Actually, I do have a sort of support group with the new friends I have made since moving to Mexico, most of whom are younger than me and don't seem to find me crotchety at all. I wonder how you would say "crotchety" in Spanish . . . 

I do hope to see you and your husband here in La Gran Manzana Mexicana one day soon.


----------



## mes1952 (Dec 11, 2012)

I'm hesitant to go anywhere in Mexico that is know for above-average violence. An entire family from California was attacked while visiting there recently so that makes me even more apprehensive about going to that area esp. traveling alone. I'm probably more adventurous than the average person but when I read recent news like that it reminds me there are plenty of places in Mexico with less violence involving tourists.
Oxnard Family Ambushed and Shot While Vacationing in Mexico | News - KEYT


----------



## mes1952 (Dec 11, 2012)

The problem here in Baja esp. Baja Norte that it is becoming oversaturated with American expats and many of them are not the type I want as acquaintances, i.e., what I call the "Ugly American". It will be interesting when I travel to the mainland to discover if expats there are the same as in Baja.


----------



## Isla Verde (Oct 19, 2011)

mes1952 said:


> I'm hesitant to go anywhere in Mexico that is know for above-average violence. An entire family from California was attacked while visiting there recently so that makes me even more apprehensive about going to that area esp. traveling alone. I'm probably more adventurous than the average person but when I read recent news like that it reminds me there are plenty of places in Mexico with less violence involving tourists.
> Oxnard Family Ambushed and Shot While Vacationing in Mexico | News - KEYT


That is indeed a scary and tragic tale. But the article doesn't say where in Michoacán the attack happened, whether in the dangerous Tierra Caliente or on the outskirts of Morelia. It just says that they were "driving down a road in the state of Michoacan".


----------



## TundraGreen (Jul 15, 2010)

mes1952 said:


> I'm hesitant to go anywhere in Mexico that is know for above-average violence. An entire family from California was attacked while visiting there recently so that makes me even more apprehensive about going to that area esp. traveling alone. I'm probably more adventurous than the average person but when I read recent news like that it reminds me there are plenty of places in Mexico with less violence involving tourists.
> Oxnard Family Ambushed and Shot While Vacationing in Mexico | News - KEYT


I found another article about that incident. There is speculation that it was a case of mistaken identity. One of the victims shares a name and appearance with a former border control agent who was convicted for shooting a drug smuggler.


----------



## TundraGreen (Jul 15, 2010)

Isla Verde said:


> That is indeed a scary and tragic tale. But the article doesn't say where in Michoacán the attack happened, whether in the dangerous Tierra Caliente or on the outskirts of Morelia. It just says that they were "driving down a road in the state of Michoacan".

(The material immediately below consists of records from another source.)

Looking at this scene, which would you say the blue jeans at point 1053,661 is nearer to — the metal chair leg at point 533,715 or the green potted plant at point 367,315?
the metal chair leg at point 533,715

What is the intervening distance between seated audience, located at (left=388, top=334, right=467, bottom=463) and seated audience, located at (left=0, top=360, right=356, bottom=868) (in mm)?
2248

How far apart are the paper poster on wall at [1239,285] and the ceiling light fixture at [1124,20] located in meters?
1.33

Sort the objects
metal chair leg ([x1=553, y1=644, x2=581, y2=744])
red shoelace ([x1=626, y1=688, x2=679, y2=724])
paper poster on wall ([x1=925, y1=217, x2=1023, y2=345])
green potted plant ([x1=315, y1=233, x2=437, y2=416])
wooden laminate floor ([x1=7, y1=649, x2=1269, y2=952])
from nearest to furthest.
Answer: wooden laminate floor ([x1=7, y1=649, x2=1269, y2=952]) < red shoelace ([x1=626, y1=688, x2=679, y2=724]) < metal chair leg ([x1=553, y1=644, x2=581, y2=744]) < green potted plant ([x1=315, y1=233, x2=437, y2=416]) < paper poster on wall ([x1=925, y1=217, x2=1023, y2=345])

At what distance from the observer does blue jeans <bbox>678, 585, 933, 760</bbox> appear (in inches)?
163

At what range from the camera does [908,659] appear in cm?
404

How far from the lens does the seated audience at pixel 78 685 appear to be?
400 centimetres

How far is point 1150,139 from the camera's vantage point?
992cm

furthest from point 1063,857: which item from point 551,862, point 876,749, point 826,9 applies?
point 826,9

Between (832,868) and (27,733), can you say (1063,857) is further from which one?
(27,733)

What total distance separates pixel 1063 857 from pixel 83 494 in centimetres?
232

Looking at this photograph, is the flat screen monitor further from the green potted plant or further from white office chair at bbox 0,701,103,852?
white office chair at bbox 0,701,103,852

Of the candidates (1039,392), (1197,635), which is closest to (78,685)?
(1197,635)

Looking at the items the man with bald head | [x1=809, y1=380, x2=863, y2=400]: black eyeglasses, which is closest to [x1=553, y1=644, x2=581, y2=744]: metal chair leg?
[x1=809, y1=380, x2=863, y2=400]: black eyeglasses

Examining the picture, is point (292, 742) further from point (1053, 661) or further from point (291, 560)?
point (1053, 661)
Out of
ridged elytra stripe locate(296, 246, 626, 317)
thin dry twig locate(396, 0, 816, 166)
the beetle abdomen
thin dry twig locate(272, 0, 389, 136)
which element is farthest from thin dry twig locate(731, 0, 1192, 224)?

Apparently, it was in Periban, Michoacan. There are two Peribans in western Michoacan, one near the Jalisco border and the other near Uruapan. Coincidentally, the full name of one of them is Periban de Ramos. Ramos is the name of the family that was attacked and also the name of a border control agent that may have been the target.


----------



## mes1952 (Dec 11, 2012)

If I were to travel in any of those questionable areas I would definitely stay on the main highways esp. if traveling solo.


----------



## citlali (Mar 4, 2013)

It can happen but it is unusual for a tourist to be gunned down like these people were.


----------



## ojosazules11 (Nov 3, 2013)

Isla Verde said:


> I wonder how you would say "crotchety" in Spanish . . .


_La gruñoncita _ (or _gruñona_) is what they call me at my house when I'm being crotchety.


----------



## mes1952 (Dec 11, 2012)

I read additional info on Borderland Beat and it mentioned they were traveling on a dirt road at night with an SUV full of males. Sorry but that scenario is asking for trouble in those "hot zones" and could easily be mistaken for cartel members.


----------



## coondawg (May 1, 2014)

mes1952 said:


> I read additional info on Borderland Beat and it mentioned they were traveling on a dirt road at night with an SUV full of males. Sorry but that scenario is asking for trouble in those "hot zones" and could easily be mistaken for cartel members.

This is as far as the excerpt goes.